_CONSIGNE 1_
Selon le texte cité, quels sont les deux temps réflexifs que Schön distingue en particulier ?

_TEXTE CITÉ_

>>>>>

Dans le cadre du Master of Advanced Studies HES-SO en Direction et Stratégie d’institutions éducatives, sociales et socio-sanitaires qui vise à qualifier des directeurs et directrices d’établissements des domaines éducatif, social et socio-sanitaire en Suisse romande, les constats énoncés ci-dessus sont au cœur des réflexions de l’équipe d’encadrement: comment former des directeurs et directrices pour faire face aux défis actuels ? Les intentions pédagogiques se centrent autour de deux axes : intégration des connaissances indispensables au management et mise à disposition d’ « espaces protégés » (Bourgeois&Nizet, 1999) pour affiner leur posture réflexive, pour penser leurs actions. Dans ce contexte de formation à l’attention de cadres, il s’agit d’articuler les expériences vécues par les professionnels avec les apports théoriques, l’analyse de l’activité et un retour réflexif sur les pratiques.

De la pratique réflexive …
Schön (1996) Perrenoud (2004) et Donnay & Charlier (2008) montrent que la posture de praticien réflexif et de praticienne réflexive vise à développer la conscience que le professionnel, la professionnelle a de ses actes pour répondre avec professionnalisme aux situations complexes rencontrées dans l’exercice de sa fonction. Schön (1996) précise qu’avant de définir ce que le professionnel a besoin d’acquérir comme savoir, il importe de mettre en évidence ce que le professionnel sait faire tout en l’aidant à expliciter son savoir-faire. Dans cette perspective, l’auteur distingue plusieurs temps réflexifs, en particulier la réflexion dans l’action et la réflexion sur l’action (réflexion menée a posteriori).

<<<<<

_ENTRÉES ENREGISTRÉES_

>>>>>

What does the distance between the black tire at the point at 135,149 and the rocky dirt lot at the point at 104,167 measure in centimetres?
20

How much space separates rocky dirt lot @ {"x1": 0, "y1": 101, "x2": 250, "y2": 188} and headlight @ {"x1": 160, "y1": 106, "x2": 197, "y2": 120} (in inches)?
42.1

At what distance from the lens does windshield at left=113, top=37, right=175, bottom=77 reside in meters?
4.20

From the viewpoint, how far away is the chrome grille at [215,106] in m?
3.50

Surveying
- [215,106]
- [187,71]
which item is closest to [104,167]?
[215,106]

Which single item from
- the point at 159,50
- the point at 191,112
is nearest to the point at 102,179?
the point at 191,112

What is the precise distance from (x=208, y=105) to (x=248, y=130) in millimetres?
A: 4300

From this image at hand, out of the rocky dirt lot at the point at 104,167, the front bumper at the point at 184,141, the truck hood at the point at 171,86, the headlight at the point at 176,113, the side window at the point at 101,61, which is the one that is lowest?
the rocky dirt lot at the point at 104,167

<<<<<
>>>>>

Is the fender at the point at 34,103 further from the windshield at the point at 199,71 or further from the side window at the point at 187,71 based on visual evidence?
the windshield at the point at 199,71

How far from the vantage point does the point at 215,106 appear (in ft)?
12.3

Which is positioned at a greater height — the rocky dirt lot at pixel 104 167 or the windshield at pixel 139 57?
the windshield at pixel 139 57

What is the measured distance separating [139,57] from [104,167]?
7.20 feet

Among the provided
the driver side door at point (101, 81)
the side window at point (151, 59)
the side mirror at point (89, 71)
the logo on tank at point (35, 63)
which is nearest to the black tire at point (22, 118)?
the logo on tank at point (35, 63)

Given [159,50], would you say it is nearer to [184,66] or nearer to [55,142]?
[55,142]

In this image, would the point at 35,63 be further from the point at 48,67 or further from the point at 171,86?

<<<<<

_CONSIGNE 2_
Recopiez mot pour mot les lignes des entrées, de la ligne qui contient « How far from » jusqu'à la ligne qui contient « In this image, would », celle-ci comprise.

_RÉPONSE 1_
La réflexion dans l'action et la réflexion sur l'action, menée a posteriori.

_RÉPONSE 2_
How far from the vantage point does the point at 215,106 appear (in ft)?
12.3

Which is positioned at a greater height — the rocky dirt lot at pixel 104 167 or the windshield at pixel 139 57?
the windshield at pixel 139 57

What is the measured distance separating [139,57] from [104,167]?
7.20 feet

Among the provided
the driver side door at point (101, 81)
the side window at point (151, 59)
the side mirror at point (89, 71)
the logo on tank at point (35, 63)
which is nearest to the black tire at point (22, 118)?
the logo on tank at point (35, 63)

Given [159,50], would you say it is nearer to [184,66] or nearer to [55,142]?
[55,142]

In this image, would the point at 35,63 be further from the point at 48,67 or further from the point at 171,86?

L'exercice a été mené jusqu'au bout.